[Records for this exercise]
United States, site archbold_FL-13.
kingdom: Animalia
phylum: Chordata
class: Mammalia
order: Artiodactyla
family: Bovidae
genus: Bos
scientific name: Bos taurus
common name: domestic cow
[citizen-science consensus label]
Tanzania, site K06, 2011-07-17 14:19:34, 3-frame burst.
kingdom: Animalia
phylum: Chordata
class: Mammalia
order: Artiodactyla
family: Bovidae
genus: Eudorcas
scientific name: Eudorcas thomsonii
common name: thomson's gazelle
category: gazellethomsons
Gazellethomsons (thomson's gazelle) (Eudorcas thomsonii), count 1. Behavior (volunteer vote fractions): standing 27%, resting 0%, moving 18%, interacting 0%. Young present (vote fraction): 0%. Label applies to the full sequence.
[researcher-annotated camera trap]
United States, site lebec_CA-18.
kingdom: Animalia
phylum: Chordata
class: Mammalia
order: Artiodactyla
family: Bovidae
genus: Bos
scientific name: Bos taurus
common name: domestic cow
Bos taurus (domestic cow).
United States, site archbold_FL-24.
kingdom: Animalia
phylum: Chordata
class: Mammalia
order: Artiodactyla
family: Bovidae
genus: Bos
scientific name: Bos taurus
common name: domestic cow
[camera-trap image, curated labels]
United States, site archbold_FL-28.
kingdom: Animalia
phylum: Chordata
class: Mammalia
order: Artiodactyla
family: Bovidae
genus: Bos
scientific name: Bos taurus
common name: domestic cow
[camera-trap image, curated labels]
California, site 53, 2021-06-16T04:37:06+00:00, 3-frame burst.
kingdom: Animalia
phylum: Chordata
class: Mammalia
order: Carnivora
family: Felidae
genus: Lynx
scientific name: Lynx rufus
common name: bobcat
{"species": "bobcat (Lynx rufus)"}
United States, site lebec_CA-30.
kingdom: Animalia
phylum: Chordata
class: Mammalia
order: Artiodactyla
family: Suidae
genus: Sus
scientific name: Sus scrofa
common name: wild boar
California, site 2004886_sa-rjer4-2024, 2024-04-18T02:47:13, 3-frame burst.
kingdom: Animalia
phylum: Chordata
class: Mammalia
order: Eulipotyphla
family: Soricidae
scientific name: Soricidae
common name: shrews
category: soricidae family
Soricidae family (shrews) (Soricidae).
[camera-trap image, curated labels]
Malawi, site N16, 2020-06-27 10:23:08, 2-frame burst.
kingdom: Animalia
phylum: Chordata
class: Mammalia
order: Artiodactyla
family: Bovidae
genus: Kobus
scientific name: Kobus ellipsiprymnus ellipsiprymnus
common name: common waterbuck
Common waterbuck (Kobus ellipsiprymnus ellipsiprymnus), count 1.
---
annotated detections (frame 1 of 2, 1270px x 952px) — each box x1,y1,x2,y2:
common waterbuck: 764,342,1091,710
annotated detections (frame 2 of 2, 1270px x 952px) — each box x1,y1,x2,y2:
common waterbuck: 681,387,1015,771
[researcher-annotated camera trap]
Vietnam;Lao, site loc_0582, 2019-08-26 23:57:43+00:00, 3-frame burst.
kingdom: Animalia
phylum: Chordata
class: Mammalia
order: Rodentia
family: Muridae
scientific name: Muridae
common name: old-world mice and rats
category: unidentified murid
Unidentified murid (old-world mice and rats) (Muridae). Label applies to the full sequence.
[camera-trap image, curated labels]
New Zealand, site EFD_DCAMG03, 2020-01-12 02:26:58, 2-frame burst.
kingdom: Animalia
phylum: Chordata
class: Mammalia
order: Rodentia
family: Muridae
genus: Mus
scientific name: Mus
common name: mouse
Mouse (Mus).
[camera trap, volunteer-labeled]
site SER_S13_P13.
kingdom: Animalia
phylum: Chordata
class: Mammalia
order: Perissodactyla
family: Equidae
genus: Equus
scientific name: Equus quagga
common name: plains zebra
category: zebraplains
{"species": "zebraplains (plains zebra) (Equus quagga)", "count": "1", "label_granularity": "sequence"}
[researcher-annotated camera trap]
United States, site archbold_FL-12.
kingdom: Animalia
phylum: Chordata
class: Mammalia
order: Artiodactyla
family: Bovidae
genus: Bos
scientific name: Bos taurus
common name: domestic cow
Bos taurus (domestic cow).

[Exercise aim] Output each line exactly, from the first line of the data down to the line that contains "common name: thomson's gazelle", both included.

[Written answer]
United States, site archbold_FL-13.
kingdom: Animalia
phylum: Chordata
class: Mammalia
order: Artiodactyla
family: Bovidae
genus: Bos
scientific name: Bos taurus
common name: domestic cow
[citizen-science consensus label]
Tanzania, site K06, 2011-07-17 14:19:34, 3-frame burst.
kingdom: Animalia
phylum: Chordata
class: Mammalia
order: Artiodactyla
family: Bovidae
genus: Eudorcas
scientific name: Eudorcas thomsonii
common name: thomson's gazelle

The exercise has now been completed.